# OBJECTIVE:
Write out the rows below again, replacing every "beer can advertisement" with "beverage advertisement" and leaving everything else as it is.

================

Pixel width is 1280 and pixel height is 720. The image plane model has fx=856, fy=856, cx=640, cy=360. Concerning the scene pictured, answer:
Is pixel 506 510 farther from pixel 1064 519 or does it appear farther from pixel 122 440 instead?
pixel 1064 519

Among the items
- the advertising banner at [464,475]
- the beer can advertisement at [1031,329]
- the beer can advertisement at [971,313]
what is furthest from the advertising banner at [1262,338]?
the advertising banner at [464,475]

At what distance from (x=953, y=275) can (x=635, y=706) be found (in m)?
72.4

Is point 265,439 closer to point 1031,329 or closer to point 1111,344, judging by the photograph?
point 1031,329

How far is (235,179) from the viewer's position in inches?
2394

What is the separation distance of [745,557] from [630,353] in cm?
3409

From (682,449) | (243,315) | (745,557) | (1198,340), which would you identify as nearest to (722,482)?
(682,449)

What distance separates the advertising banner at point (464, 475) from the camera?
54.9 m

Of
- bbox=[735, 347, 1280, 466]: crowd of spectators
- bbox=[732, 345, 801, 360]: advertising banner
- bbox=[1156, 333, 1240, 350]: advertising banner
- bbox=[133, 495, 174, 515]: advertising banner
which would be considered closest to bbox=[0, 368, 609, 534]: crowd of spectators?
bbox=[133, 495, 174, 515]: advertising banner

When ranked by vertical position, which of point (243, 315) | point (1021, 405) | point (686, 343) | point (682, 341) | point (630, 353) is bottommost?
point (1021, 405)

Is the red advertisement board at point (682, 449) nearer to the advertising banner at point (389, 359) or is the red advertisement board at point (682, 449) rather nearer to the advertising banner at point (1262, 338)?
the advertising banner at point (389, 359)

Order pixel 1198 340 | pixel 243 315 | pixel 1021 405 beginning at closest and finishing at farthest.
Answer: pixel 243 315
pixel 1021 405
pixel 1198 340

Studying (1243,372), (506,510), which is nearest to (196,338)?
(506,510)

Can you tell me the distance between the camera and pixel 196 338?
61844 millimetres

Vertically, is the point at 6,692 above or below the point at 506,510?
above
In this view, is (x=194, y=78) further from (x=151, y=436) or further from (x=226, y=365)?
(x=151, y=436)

================

# PROBLEM SOLUTION:
Pixel width is 1280 and pixel height is 720. The image plane model has fx=856, fy=856, cx=640, cy=360. Concerning the scene pictured, answer:
Is pixel 506 510 farther from pixel 1064 519 or does it appear farther from pixel 122 440 instead?
pixel 1064 519

Among the items
- the advertising banner at [464,475]
- the beverage advertisement at [1031,329]
- the beverage advertisement at [971,313]
what is furthest from the advertising banner at [1262,338]?
the advertising banner at [464,475]

At what distance from (x=953, y=275) can (x=635, y=706) be found (in m)?
72.4

Is point 265,439 closer to point 1031,329 or closer to point 1111,344, judging by the photograph?
point 1031,329

How far is (235,179) from the viewer's position in inches?
2394

What is the separation distance of [745,557] from [630,353] in cm?
3409

From (682,449) | (243,315) | (745,557) | (1198,340), which would you identify as nearest to (722,482)?
(682,449)

What distance separates the advertising banner at point (464, 475) from the camera?
54.9 m

Of
- bbox=[735, 347, 1280, 466]: crowd of spectators
- bbox=[732, 345, 801, 360]: advertising banner
- bbox=[1156, 333, 1240, 350]: advertising banner
- bbox=[133, 495, 174, 515]: advertising banner
which would be considered closest to bbox=[0, 368, 609, 534]: crowd of spectators?
bbox=[133, 495, 174, 515]: advertising banner

When ranked by vertical position, which of point (243, 315) | point (1021, 405) | point (686, 343) | point (682, 341) | point (630, 353) is bottommost?
point (1021, 405)

Is the red advertisement board at point (682, 449) nearer to the advertising banner at point (389, 359) or is the red advertisement board at point (682, 449) rather nearer to the advertising banner at point (1262, 338)?
the advertising banner at point (389, 359)

Order pixel 1198 340 | pixel 243 315 | pixel 1021 405 beginning at closest and finishing at farthest.
Answer: pixel 243 315
pixel 1021 405
pixel 1198 340

Studying (1243,372), (506,510), which is nearest to (196,338)?
(506,510)

Can you tell me the distance between the camera and pixel 196 338?
61844 millimetres

Vertically, is the point at 6,692 above or below the point at 506,510?
above
In this view, is (x=194, y=78) further from (x=151, y=436) or further from (x=226, y=365)?
(x=151, y=436)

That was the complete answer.